I turned my head away from the drink. Another man about my age sat at the end of the bar, and a few stragglers sat at tables. A cocktail waitress was taking their orders. She sported cropped platinum-blond hair with black roots. Her face was pretty but worn, but her body… She wore a pink tank top and a denim miniskirt with stiletto sandals. I wondered if she also worked as a stripper. Her legs were muscular and could easily make their way up and down a pole. A decent chest too.
She met my gaze. Her eyes were a striking dark blue.
I smiled and picked up my shot, gesturing to her.
She turned back to her customer.
Okay.
So much for that.
I’d told Marjorie Steel that all I could give her was a good fuck. It had taken every bit of my strength to leave her bedroom yesterday. Every damned ounce.
And now I was getting shot down by a worn-hard cocktail waitress.
Served me right.
I shot my third bourbon quickly.
Only to look down to see the waitress shove a napkin toward me before disappearing into the back room.
I get off at 7.
Scribbled underneath was an address in Rosevale, one of the more crime-ridden areas in Grand Junction. About a fifteen-minute drive from the bar.
I checked my watch. Six forty-five. I signaled the barkeep. One more shot, and I’d be on my way.

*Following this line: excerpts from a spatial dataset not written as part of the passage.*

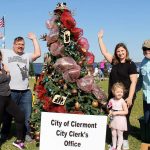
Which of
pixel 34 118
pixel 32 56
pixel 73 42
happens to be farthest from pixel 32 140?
pixel 73 42

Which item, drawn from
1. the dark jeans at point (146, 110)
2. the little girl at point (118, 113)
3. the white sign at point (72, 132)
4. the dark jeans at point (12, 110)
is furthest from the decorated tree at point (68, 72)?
the white sign at point (72, 132)

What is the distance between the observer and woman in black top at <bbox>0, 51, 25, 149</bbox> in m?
6.86

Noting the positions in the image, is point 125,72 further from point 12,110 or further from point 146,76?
point 12,110

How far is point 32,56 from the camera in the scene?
765cm

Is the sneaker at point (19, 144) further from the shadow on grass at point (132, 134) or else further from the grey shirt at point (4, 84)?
the shadow on grass at point (132, 134)

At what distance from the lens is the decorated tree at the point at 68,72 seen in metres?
7.08

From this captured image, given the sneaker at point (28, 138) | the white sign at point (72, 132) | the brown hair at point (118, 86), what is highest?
the brown hair at point (118, 86)

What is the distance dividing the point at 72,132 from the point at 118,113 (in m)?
1.41

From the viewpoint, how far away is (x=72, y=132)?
226 inches

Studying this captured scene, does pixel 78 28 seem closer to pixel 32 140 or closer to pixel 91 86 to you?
pixel 91 86

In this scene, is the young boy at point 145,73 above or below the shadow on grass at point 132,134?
above

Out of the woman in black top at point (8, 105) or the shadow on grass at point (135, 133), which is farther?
the shadow on grass at point (135, 133)

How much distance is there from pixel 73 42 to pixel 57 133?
2.02 m

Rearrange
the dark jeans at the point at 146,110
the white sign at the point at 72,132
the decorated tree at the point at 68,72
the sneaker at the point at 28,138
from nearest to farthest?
the white sign at the point at 72,132, the decorated tree at the point at 68,72, the dark jeans at the point at 146,110, the sneaker at the point at 28,138
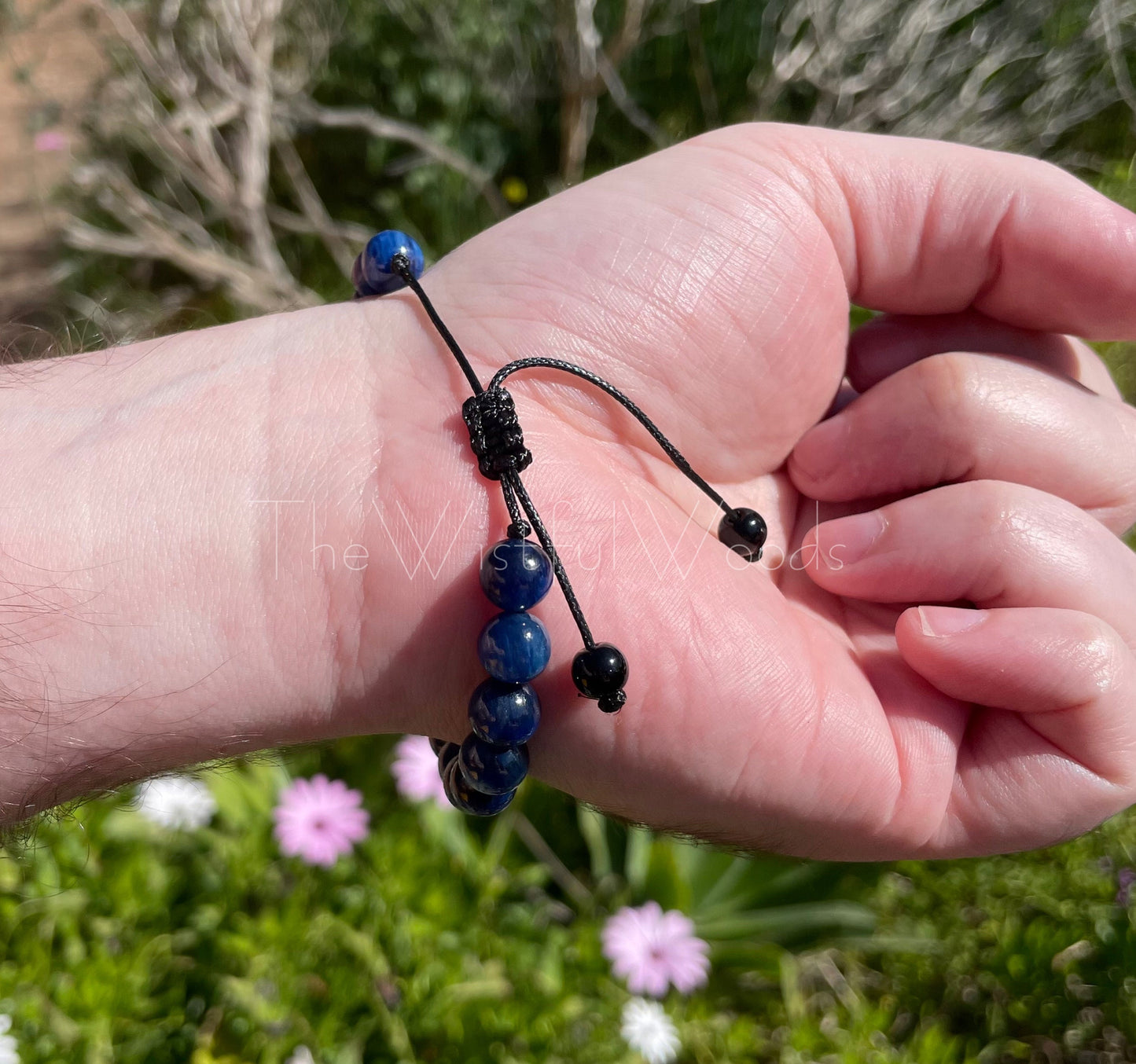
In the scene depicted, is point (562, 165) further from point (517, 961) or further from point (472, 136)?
point (517, 961)

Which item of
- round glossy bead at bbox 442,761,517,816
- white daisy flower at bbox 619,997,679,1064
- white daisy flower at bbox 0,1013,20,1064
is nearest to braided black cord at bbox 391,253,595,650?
round glossy bead at bbox 442,761,517,816

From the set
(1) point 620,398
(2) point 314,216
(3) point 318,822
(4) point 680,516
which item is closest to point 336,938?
(3) point 318,822

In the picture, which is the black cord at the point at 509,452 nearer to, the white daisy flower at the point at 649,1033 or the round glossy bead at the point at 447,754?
the round glossy bead at the point at 447,754

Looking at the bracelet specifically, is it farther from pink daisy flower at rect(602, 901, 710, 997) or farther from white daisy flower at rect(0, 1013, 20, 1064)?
white daisy flower at rect(0, 1013, 20, 1064)

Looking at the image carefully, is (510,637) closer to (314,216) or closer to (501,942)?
(501,942)

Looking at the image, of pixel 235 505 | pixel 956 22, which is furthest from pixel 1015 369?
pixel 956 22

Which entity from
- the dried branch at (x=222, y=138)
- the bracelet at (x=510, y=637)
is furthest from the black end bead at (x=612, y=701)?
the dried branch at (x=222, y=138)
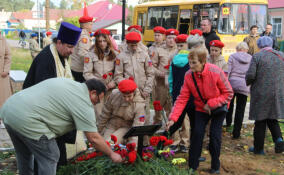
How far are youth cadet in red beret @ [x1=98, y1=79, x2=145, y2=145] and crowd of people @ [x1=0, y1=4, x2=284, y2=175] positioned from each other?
0.01 m

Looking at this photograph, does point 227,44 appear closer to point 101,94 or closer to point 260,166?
point 260,166

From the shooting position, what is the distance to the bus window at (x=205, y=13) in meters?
14.0

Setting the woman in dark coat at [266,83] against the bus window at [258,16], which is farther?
the bus window at [258,16]

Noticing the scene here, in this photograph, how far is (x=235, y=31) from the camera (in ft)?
45.5

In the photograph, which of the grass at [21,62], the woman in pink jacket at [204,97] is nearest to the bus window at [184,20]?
the grass at [21,62]

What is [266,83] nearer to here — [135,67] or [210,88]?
[210,88]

“What’s your name, cowboy?”
I gazed at the woman in the denim miniskirt. How she’d beaten me here was beyond me. I’d left my car at the bar and taken a cab. I felt okay, but after four shots, I didn’t trust my blood-alcohol level.
“You deaf?” she asked.
I cleared my throat. “Bob.”
“Yeah? I’m Alice.” She giggled. “Bob is not your name. You don’t look like a Bob.”